What to produce:
The lines to be copied run from the one containing "Considering the image, would" to the end of the material below; reproduce them exactly, including both ends, and nothing more.

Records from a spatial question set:

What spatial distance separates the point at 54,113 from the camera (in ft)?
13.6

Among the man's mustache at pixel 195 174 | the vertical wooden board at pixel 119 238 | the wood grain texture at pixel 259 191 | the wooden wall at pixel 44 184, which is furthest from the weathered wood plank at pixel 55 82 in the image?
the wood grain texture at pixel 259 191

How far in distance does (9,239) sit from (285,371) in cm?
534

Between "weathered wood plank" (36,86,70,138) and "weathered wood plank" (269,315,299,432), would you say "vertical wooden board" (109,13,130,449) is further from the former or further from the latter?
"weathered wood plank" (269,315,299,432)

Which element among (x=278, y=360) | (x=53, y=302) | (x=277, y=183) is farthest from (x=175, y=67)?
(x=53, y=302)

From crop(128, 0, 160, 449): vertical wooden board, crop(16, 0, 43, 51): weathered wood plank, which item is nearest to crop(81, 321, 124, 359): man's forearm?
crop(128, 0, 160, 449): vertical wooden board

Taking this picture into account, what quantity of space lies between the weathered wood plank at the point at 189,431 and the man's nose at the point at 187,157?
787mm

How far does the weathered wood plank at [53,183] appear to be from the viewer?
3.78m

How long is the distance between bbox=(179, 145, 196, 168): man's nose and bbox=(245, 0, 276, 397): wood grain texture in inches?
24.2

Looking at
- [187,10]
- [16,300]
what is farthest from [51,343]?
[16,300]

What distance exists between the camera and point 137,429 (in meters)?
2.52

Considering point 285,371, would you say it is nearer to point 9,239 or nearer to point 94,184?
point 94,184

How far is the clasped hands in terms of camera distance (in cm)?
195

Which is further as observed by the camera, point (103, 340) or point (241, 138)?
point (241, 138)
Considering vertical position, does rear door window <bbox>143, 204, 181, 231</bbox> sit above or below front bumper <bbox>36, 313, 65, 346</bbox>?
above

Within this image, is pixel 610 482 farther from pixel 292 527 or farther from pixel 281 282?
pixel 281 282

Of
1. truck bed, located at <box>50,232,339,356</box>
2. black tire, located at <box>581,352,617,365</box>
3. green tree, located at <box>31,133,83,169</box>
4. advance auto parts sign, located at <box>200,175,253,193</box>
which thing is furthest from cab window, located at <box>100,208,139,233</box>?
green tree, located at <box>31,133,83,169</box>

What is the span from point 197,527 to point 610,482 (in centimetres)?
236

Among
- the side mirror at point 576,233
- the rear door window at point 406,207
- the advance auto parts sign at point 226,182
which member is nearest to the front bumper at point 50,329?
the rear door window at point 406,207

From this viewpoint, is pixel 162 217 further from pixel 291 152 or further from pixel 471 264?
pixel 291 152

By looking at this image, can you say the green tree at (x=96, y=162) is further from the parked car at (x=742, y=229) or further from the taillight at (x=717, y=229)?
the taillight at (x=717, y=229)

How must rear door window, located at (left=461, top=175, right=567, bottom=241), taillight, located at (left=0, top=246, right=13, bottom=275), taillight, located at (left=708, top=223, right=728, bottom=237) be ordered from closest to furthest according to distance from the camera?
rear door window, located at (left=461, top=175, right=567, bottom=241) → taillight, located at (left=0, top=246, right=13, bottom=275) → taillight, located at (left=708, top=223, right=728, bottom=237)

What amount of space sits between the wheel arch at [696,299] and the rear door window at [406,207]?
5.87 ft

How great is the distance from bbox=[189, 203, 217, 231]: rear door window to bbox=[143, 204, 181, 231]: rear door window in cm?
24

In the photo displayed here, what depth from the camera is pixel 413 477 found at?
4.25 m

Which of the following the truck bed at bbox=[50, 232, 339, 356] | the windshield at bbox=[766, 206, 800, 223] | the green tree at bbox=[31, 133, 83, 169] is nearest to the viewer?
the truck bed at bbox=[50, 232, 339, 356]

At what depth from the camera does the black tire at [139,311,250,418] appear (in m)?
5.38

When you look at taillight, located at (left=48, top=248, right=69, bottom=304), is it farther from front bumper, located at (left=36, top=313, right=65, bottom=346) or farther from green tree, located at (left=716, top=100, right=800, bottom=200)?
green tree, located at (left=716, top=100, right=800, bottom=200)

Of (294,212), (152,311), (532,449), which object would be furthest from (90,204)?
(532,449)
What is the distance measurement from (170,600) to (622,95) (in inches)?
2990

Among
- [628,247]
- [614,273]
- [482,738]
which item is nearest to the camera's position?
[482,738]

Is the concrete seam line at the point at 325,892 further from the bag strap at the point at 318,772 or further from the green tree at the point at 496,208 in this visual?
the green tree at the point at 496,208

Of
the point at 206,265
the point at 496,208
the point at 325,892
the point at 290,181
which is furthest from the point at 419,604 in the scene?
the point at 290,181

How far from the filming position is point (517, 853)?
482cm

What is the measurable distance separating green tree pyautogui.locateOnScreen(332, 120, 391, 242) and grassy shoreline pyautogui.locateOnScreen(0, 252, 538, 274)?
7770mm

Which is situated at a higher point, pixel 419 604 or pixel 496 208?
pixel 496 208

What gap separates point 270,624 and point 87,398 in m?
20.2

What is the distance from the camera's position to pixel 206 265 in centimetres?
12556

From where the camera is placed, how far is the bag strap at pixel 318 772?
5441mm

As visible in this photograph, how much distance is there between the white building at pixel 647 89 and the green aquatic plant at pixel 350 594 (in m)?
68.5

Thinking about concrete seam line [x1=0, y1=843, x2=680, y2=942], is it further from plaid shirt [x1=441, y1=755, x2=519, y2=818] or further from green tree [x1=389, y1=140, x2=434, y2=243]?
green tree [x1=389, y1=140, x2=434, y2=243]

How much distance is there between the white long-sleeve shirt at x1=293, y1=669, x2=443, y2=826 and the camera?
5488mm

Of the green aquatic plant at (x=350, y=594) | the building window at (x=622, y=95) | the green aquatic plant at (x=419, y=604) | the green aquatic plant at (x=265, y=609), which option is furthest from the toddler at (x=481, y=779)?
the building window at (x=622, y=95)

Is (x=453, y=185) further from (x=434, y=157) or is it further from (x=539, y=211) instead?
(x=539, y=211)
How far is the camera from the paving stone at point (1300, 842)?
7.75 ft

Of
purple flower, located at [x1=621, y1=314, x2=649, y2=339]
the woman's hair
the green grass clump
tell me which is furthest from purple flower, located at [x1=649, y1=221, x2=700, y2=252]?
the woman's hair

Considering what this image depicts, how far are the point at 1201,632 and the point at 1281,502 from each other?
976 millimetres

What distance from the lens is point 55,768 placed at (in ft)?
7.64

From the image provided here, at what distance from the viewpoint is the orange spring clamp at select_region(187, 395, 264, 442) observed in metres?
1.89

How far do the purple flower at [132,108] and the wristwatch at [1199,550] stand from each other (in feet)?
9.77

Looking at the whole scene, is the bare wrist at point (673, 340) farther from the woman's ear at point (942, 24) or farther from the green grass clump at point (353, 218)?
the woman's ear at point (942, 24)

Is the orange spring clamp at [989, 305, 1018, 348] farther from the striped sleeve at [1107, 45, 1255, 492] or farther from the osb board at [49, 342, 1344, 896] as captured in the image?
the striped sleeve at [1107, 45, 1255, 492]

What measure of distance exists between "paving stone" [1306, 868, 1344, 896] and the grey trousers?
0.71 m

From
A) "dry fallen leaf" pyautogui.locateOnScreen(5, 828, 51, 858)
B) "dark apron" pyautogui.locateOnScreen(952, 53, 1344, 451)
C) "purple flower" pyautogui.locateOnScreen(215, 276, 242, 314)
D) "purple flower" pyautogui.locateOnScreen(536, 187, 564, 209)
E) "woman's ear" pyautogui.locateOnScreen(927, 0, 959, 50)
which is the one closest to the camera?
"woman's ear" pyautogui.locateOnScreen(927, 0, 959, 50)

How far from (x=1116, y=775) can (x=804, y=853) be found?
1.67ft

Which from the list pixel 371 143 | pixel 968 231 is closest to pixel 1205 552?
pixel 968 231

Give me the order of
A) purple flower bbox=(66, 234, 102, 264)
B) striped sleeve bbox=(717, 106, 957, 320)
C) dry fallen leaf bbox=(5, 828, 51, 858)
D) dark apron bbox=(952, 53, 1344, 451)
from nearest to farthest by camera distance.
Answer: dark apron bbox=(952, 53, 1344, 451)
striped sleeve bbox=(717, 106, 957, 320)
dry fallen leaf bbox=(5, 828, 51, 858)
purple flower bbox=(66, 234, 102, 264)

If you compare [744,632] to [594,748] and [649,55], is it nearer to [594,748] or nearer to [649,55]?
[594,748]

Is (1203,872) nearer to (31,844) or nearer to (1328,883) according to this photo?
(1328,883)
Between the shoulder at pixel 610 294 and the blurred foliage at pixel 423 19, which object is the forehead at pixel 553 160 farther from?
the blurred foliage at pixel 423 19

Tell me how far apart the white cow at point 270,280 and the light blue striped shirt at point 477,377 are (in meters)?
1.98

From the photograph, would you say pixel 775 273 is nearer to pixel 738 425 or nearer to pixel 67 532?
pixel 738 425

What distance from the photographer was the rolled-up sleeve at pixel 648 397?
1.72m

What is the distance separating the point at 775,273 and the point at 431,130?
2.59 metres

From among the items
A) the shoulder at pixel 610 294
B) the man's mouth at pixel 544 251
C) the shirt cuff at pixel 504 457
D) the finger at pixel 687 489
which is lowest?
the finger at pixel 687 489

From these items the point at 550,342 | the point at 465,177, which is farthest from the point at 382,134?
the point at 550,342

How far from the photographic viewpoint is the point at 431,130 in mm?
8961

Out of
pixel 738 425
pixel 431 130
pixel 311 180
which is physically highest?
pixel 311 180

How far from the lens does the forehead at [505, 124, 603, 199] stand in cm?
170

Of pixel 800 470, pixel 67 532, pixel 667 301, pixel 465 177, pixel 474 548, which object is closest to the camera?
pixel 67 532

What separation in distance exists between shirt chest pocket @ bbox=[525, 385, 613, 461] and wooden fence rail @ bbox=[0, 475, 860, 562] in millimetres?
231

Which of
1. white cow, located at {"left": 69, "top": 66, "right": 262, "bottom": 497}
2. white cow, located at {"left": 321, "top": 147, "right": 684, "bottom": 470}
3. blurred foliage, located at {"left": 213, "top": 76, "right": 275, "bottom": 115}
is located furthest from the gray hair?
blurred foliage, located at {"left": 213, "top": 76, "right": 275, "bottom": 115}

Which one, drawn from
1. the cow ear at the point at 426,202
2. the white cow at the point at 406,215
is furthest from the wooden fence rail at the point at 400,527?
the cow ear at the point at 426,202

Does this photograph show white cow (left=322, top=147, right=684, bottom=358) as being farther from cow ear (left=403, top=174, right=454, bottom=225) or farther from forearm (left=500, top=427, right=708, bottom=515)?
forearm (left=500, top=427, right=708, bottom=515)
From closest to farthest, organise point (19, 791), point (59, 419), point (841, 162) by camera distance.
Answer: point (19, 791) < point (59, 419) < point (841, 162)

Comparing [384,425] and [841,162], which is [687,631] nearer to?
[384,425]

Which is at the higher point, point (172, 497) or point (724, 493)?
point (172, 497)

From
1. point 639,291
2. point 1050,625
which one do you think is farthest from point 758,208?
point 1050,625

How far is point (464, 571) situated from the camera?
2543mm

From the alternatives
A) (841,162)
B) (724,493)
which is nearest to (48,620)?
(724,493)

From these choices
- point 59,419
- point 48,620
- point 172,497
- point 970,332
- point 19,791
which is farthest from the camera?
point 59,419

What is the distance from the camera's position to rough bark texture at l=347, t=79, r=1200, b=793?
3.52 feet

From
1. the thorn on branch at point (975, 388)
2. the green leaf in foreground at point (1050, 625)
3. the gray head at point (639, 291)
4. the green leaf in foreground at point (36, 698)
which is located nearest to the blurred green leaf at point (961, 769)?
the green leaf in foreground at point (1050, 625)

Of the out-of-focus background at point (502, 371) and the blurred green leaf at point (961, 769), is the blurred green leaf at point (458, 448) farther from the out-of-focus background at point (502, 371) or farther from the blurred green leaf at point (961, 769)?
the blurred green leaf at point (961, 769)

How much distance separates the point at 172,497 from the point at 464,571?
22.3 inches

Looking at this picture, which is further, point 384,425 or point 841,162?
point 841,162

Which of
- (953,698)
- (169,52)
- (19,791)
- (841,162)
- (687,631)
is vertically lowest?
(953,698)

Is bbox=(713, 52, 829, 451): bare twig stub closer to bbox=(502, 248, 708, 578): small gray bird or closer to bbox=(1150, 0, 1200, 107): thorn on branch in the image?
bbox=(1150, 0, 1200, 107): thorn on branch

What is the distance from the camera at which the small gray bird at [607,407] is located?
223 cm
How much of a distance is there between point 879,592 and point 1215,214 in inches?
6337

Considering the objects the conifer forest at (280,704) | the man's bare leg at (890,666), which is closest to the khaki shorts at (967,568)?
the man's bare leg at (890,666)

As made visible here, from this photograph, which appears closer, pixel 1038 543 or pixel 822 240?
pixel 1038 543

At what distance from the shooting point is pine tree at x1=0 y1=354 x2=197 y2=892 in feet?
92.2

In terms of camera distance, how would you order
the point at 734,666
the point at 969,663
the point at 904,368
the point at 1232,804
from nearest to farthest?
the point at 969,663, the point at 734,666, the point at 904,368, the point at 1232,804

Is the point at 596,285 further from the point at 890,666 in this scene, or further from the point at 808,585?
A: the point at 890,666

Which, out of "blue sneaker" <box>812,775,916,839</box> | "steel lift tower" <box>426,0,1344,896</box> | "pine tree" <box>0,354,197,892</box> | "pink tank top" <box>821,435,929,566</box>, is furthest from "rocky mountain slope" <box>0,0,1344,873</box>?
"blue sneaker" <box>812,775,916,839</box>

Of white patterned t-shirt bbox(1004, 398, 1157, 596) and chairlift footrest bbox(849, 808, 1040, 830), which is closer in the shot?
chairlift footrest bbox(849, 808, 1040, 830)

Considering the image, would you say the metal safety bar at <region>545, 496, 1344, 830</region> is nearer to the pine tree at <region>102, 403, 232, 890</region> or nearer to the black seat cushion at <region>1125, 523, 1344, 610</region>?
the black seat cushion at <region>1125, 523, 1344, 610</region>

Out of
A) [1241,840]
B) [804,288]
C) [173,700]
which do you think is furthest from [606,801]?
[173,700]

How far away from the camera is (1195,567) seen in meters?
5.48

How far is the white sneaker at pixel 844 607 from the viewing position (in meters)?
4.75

Solution to this exercise:
Considering the image, would you say the metal safety bar at <region>545, 496, 1344, 830</region> is nearer to the pine tree at <region>102, 403, 232, 890</region> or nearer to the black seat cushion at <region>1125, 523, 1344, 610</region>?
the black seat cushion at <region>1125, 523, 1344, 610</region>

Out of
A) [1241,840]
B) [804,288]
C) [173,700]
which do you think is furthest from [606,801]?
[173,700]

How far away from the camera is (1195,567) seen in meters?
5.48

How far is the white sneaker at pixel 844 607 from the viewing position (in meters)?
4.75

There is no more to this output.